Lo de menos es si la carne tiene peligro o si podemos morir de una sobredosis de carcinógenos. Lo crucial, como siempre, ha sido el enésimo descubrimiento de que «la vida mata», por usar el título de Los Enemigos. Aburridos de tanto respirar, embriagados con el sueño de una existencia desprovista de monstruos y otros terrores nocturnos, nos inventamos miedos. Como un niño asustado cuando mamá apaga la luz, soñamos que viene el hombre del saco. A falta de plagas bíblicas o diluvios universales hemos declarado enemigo público al salchichón. El John Dillinger de nuestros días son las carnes procesadas. A la sobrasada los científicos le han puesto ojos de Hannibal Lecter. La persecución de la carne tiene una importancia simbólica. Están las cuestiones médicas, discutibles por cuanto las eminencias del informe no parecen distinguir entre el pollo con clembuterol y el ibérico cinco jotas. La evidencia de que un consumo excesivo de carne resulta perjudicial se emborrona con el sensacionalismo derivado de no hablar de cantidades y no purgar las carnes industriales de los productos artesanos.
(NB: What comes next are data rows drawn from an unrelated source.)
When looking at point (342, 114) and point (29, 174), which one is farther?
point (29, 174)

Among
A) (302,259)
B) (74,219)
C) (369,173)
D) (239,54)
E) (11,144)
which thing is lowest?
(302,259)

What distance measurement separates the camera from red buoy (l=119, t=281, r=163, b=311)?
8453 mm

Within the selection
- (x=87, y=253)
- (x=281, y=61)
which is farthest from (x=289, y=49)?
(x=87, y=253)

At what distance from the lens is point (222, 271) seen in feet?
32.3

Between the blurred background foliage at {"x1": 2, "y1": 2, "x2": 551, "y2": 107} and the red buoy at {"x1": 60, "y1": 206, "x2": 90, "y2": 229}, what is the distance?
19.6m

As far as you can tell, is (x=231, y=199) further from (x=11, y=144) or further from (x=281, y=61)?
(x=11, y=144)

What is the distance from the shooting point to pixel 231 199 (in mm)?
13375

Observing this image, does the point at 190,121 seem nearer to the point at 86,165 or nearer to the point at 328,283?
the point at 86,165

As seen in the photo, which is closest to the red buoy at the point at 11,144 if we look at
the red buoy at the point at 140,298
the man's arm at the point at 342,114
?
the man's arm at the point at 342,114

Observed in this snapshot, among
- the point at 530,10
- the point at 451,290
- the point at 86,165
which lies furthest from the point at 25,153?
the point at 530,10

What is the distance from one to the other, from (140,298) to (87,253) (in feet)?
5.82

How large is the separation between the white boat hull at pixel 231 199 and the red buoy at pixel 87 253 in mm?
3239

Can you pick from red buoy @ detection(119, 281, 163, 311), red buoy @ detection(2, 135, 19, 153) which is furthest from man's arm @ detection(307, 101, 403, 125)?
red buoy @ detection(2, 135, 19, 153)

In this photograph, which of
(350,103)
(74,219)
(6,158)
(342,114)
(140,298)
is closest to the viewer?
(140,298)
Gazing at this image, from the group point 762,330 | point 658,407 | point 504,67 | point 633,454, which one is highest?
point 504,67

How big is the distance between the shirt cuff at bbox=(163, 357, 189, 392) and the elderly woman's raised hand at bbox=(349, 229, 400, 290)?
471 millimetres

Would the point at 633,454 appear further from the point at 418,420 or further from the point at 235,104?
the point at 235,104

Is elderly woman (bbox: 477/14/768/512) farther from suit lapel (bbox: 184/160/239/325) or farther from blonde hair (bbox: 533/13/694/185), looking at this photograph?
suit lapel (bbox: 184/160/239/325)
Tampoco explican que más peligrosos que la carne en sí son los aditivos y otros venenos que le inyectan. Como escribía Anahad O´Connor en «The New York Times», una cosa es que si llueve y conduces aumenten las posibilidades de que te estampes; otra muy distinta proponer que conducir bajo la lluvia sea sinónimo de muerte al volante. Por otro lado asombra la obsesión de los contribuyentes del Primer Mundo con mantenerse siempre jóvenes y eternamente flacos. Una patología como otra cualquiera y que en barrios como el mío, tan cercano a los núcleos hípsters de Brooklyn, se evidencia por la sobreabundancia de comercios agrourbanos, tiendas ecológicas y salones de yoga, taichí, acupuntura y demás iglesias laicas del embuste.

En el supermercado de mi barrio una clientela atemorizada paseaba bajo los haces de neón con los nervios de punta. A mí, avergonzado con el paquete de carne picada que escondí bajo el jersey, no se me ocurrió otra cosa que preguntarle a la cajera si vendía revistas porno. Me contempló con la expresión mustia de un policía de aduanas y, tras unos segundos intolerables, suspiró.

-Uf... Creí que iba a preguntarme por el chorizo.

Desterradas ya las viejas enfermedades, libres de pestes y plagas, hay quien dice que alcanzaremos la condición de dioses, hastiados e inmortales hasta que el sol se hiele. El lío desatado por la OMS, los titulares que equiparan el tabaco y el solomillo, evidencian la infantilización de unas sociedades de hombres lactantes, de chequeo en chequeo hasta que un día, qué cosas, vas y te mueres.